Tuesday, 24 June 2008

McNemar at the word level?

I was thinking about our paper for GoTAL, and one thing that's bothered me a little is that we did all the significance testing using SER - the reason was that it's easy to run a McNemar test. However, we got rather bigger improvements in WER, which is really what you would expect from SLMs.

It seems to me though that you should also be able to do McNemar at the word level. You look at each word in the transcription, and then check each of the two hypotheses you're comparing to see whether they include it. This is a little coarse-grained (you treat each sentence as a bag of words), but I'd guess it would still give interesting results. Shouldn't be at all hard to implement either. If we do an expanded version of the GoTAL paper, I'd definitely like to try this.

In fact, this idea is so obvious that either it's wrong, or someone must already have thought of it. Any idea which?

PS Jun 26. Beth Ann pointed out that the proposal as originally formulated only covered deletions, but it's trivial to extend it to do insertions too. More seriously, she wondered if the significance results would always be reliable, given that there may be subtle dependencies. I am really not sure about this, but one way to investigate the idea empirically would be to generate large sets of simulated recognition results using a stochastic process, and look at the distributions. For example, if you generate 10000 simulated recognition runs, then take one run and find all the other runs that come out as different from it at P < 0.01 according to the new statistic, you'd be reassured to find there were not more than 100 of them. A lot more, and something is presumably wrong. A lot less presumably just shows the test isn't very sensitive.

Faster parsing in Regulus using Nuance

Here's something I've been meaning to do for a while, that really should be moved up the priority stack. It should be quite easy to arrange things so that, in cases where we have compiled a grammar down to Nuance form, we use Nuance to do parsing - this ought to be much faster than the Regulus parser, and could really let us speed up corpus runs. There are at least two straightforward ways to implement it. One is to start an nl-tool process and pipe sentences into it, reading the analyses that come back. It may be even simpler to use the Regserver, now that we can connect to it from the Regulus top-level, and send an "interpret" message. More about this soon, I hope.

INPUT MATERIAL>
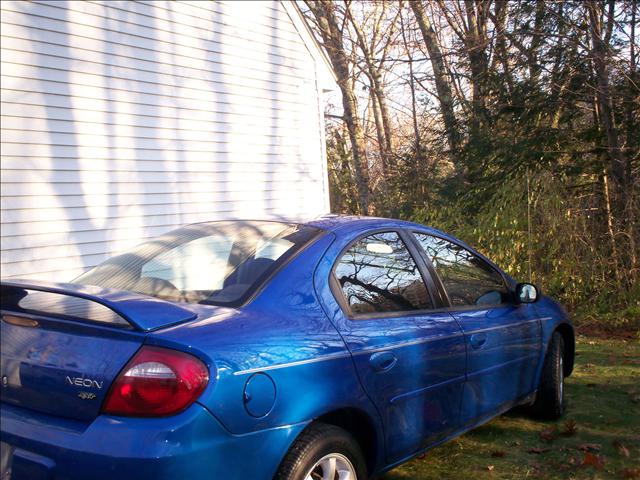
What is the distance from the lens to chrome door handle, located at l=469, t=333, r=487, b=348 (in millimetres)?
3578

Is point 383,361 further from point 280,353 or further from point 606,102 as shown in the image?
point 606,102

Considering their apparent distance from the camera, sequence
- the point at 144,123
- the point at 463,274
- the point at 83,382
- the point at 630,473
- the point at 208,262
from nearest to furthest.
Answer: the point at 83,382 < the point at 208,262 < the point at 630,473 < the point at 463,274 < the point at 144,123

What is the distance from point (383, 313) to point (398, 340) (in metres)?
0.16

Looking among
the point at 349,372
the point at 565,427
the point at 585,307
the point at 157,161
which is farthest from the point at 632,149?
the point at 349,372

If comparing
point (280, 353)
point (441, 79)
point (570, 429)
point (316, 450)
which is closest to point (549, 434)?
point (570, 429)

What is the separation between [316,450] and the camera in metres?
2.57

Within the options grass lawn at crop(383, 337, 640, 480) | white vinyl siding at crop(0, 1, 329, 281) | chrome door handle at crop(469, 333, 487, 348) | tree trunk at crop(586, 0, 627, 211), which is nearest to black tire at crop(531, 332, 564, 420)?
grass lawn at crop(383, 337, 640, 480)

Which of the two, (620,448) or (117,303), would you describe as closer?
(117,303)

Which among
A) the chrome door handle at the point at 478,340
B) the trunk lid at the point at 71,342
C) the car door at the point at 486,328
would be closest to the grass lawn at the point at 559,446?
the car door at the point at 486,328

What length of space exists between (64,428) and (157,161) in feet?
22.6

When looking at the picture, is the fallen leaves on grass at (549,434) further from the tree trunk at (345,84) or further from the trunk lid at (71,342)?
the tree trunk at (345,84)

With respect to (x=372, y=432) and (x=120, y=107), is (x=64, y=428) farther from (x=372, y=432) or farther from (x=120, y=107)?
(x=120, y=107)

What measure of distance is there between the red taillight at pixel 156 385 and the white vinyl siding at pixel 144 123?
3.58 metres

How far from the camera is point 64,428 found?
2.35 meters
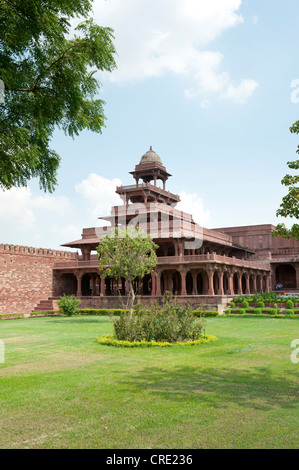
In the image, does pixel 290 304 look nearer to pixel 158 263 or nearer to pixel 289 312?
pixel 289 312

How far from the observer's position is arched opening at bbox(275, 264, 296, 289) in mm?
48375

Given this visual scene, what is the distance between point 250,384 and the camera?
7023mm

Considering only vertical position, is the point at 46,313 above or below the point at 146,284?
below

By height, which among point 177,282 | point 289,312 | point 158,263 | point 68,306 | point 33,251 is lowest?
point 289,312

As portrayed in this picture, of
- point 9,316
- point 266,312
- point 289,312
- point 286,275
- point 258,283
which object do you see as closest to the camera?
point 289,312

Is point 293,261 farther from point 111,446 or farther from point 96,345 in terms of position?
point 111,446

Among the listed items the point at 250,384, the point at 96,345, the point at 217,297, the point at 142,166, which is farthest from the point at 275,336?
the point at 142,166

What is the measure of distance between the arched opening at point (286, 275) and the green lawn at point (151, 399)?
39810 millimetres

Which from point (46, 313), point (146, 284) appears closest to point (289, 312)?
point (146, 284)

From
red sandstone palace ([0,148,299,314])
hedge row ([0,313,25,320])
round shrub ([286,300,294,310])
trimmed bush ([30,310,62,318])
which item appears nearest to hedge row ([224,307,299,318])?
round shrub ([286,300,294,310])

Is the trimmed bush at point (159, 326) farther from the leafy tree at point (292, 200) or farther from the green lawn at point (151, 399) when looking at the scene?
the leafy tree at point (292, 200)

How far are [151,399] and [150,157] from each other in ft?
127

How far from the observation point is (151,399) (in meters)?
6.10
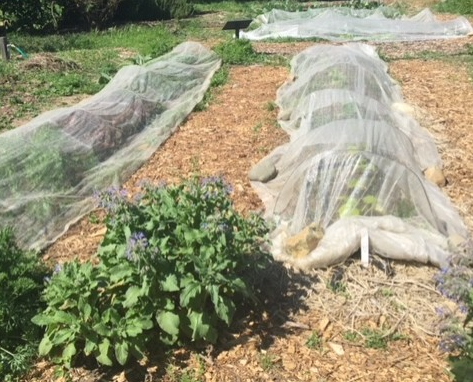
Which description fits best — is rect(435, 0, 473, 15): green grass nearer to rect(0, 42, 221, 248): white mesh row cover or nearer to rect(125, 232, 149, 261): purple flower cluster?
rect(0, 42, 221, 248): white mesh row cover

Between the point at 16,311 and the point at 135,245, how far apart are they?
85 centimetres

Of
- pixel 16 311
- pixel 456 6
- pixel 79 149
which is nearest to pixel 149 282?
pixel 16 311

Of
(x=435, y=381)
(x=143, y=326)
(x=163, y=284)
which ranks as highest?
(x=163, y=284)

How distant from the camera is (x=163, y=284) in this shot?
2.74m

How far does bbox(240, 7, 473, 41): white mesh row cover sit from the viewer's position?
1303 cm

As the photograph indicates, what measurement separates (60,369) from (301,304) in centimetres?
137

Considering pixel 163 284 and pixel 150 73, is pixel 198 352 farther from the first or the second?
pixel 150 73

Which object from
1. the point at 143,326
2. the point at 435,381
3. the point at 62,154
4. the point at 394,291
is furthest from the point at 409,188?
the point at 62,154

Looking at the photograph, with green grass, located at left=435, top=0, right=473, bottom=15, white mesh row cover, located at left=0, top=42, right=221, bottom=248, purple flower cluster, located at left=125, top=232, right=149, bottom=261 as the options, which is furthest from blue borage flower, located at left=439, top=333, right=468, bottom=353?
green grass, located at left=435, top=0, right=473, bottom=15

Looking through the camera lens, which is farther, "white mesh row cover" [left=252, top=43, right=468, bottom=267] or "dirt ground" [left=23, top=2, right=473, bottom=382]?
"white mesh row cover" [left=252, top=43, right=468, bottom=267]

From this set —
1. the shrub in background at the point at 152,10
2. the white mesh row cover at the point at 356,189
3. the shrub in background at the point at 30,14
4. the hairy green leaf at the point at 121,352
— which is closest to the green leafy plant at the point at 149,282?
the hairy green leaf at the point at 121,352

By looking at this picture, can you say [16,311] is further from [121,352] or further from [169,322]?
[169,322]

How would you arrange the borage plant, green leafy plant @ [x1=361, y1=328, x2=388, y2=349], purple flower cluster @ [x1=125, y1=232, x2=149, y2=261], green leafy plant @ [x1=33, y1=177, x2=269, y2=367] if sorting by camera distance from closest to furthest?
1. the borage plant
2. purple flower cluster @ [x1=125, y1=232, x2=149, y2=261]
3. green leafy plant @ [x1=33, y1=177, x2=269, y2=367]
4. green leafy plant @ [x1=361, y1=328, x2=388, y2=349]

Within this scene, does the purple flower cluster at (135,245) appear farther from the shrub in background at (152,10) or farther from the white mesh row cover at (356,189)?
the shrub in background at (152,10)
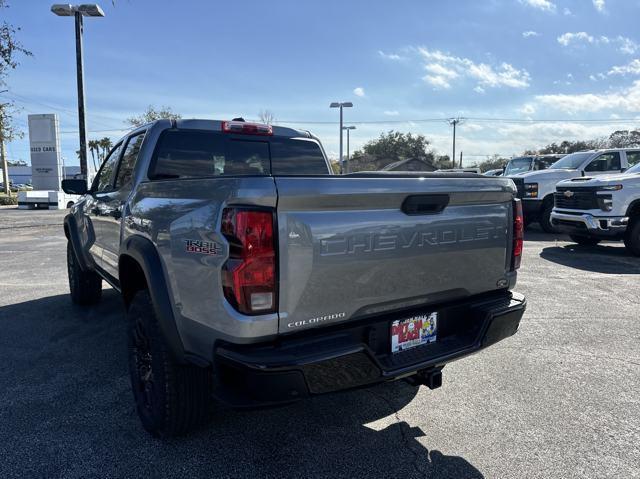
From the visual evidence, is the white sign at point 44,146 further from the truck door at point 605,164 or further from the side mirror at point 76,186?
the truck door at point 605,164

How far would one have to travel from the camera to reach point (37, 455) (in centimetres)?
261

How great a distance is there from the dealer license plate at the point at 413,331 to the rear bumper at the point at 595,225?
759 centimetres

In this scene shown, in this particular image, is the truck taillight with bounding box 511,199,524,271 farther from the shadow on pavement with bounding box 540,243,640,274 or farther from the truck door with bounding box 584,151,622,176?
the truck door with bounding box 584,151,622,176

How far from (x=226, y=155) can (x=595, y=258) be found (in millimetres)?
7836

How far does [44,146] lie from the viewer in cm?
3262

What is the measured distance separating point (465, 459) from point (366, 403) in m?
0.82

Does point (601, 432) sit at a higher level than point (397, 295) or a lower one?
lower

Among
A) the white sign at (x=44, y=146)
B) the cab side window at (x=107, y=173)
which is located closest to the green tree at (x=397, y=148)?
the white sign at (x=44, y=146)

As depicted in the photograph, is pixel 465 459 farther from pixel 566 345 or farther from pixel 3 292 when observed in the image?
pixel 3 292

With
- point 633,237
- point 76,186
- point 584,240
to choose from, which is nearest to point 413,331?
point 76,186

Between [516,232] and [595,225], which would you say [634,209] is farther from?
[516,232]

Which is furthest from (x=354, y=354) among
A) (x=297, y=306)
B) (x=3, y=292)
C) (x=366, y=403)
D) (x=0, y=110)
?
(x=0, y=110)

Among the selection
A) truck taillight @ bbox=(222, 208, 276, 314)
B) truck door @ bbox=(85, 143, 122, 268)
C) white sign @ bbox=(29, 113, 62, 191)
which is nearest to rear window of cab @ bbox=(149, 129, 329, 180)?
truck door @ bbox=(85, 143, 122, 268)

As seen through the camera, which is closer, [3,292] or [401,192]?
[401,192]
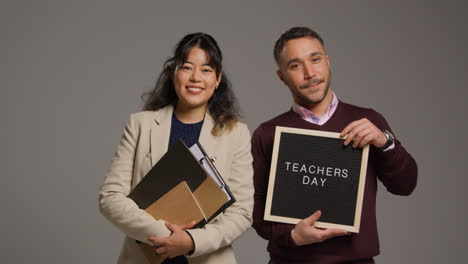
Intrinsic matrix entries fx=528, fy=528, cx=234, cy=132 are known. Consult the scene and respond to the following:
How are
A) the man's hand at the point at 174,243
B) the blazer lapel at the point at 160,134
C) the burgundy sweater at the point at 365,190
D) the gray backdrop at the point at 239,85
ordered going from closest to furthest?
the man's hand at the point at 174,243, the blazer lapel at the point at 160,134, the burgundy sweater at the point at 365,190, the gray backdrop at the point at 239,85

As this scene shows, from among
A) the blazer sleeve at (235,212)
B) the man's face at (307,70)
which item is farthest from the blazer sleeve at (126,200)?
the man's face at (307,70)

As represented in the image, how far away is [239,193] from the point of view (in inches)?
88.7

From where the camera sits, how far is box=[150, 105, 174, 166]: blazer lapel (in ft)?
7.37

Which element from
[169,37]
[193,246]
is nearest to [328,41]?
[169,37]

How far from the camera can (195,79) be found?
2.26 meters

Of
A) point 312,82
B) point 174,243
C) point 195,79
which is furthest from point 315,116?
point 174,243

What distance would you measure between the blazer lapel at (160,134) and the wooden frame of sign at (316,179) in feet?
1.58

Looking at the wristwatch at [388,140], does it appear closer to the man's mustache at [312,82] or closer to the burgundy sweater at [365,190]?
the burgundy sweater at [365,190]

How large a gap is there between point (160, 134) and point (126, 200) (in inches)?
13.3

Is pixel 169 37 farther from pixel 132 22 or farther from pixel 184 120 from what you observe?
pixel 184 120

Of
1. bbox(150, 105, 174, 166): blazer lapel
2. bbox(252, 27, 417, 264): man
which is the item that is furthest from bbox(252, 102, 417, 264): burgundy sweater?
bbox(150, 105, 174, 166): blazer lapel

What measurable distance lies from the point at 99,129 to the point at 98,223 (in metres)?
0.70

EXERCISE REQUIREMENTS>
a - Output the stretch of the rows from the line containing "Within the options" through the line containing "2.35 meters", reproducing each line without changes.
b - Pick up the blog entries on speech recognition research and write what comes next after their final sentence.
The blog entries and the rows have nothing to do with each other.

OUTPUTS BY TASK>
a -
Within the options grass lawn at crop(383, 337, 640, 480) | white vinyl siding at crop(0, 1, 329, 281) | chrome door handle at crop(469, 333, 487, 348) | tree trunk at crop(586, 0, 627, 211), which is nearest to black tire at crop(531, 332, 564, 420)?
grass lawn at crop(383, 337, 640, 480)

Which of the two, (620,448) or (117,303), would you describe as closer?
(117,303)

Which among
A) the chrome door handle at the point at 478,340
B) the trunk lid at the point at 71,342
C) the car door at the point at 486,328
would be closest to the grass lawn at the point at 559,446?
the car door at the point at 486,328

What length of space exists between (64,428) and (157,161) in feet?
22.6

When looking at the picture, is the fallen leaves on grass at (549,434) further from the tree trunk at (345,84) or further from the trunk lid at (71,342)?
the tree trunk at (345,84)

With respect to (x=372, y=432) and (x=120, y=107), is (x=64, y=428) farther from (x=372, y=432) or farther from (x=120, y=107)?
(x=120, y=107)

What measure of distance is there between the red taillight at pixel 156 385 and the white vinyl siding at pixel 144 123?
3.58 metres

How far from the camera is point 64,428 found?
2.35 meters

b -
PS Jun 26. It was indeed very easy - I took the route of creating an nl-tool process and connecting to it with pipes. The new NUANCE_PARSER command now lets you use nl-tool as the parser. Parsing times are at least 30 times faster. Things should be checked in. More about this soon.

Tuesday, 17 June 2008

"Paraphrase corpora" for estimating semantic error rates

I've implemented a first cut at the "paraphrase corpus" idea that I suggested in yesterday's post. So far, it only works for speech translation, but it's rather nice to see that we can now measure the effect that N-best rescoring has on semantic error rate in a way that's both much quicker and much more objective than what we were doing previously. On the whole of the Eng corpus (the only one I've tried so far), semantic error rate on this metric is reduced by N-best rescoring by about 4% absolute, or 8% relative.

My next task here is to extend the method to dialogue processing - this should be easy, I think. We will then be able to do dialogue N-best rescoring experiments using out-of-coverage as well as in-coverage data, which should open up several new possibilities.

Monday, 16 June 2008

Better ways to estimate semantic error rate

I've just added some code to automatically estimate semantic error rate for translation applications. It does more or less the same thing as the code we've had for a while in dialogue apps, and counts an example from a speech corpus as semantically correct if it produces the same interlingua as the transcription would have done.

Unfortunately, the problem with this definition is that it doesn't work for utterances that are in domain, but out of grammar coverage. For example, I was just looking though the results for the English MedSLT corpus. In one example, the transcription is "does the pain ache", which is out of grammar coverage. The first hypothesis which produces well-formed interlingua is "does the pain feel aching", which is a good paraphrase and is selected. So this should really be counted as semantically correct, but isn't.

I think we can address the problem by allowing the developer to declare a file of paraphrases, and say that the example is semantically correct if it gives the same result as either the actual transcription or one of its paraphrases. Then if the developer adds in-coverage paraphrases where they exist, things will work correctly. This should be easy to implement. Probably we want a warning if a paraphrase in fact is also determined to be out of coverage.

This paraphrase functionality should also be useful for the N-best rescoring work that Maria and I have been doing for dialogue apps. We have the same problem there - we want to be able to experiment with out of coverage examples, but currently get no figures.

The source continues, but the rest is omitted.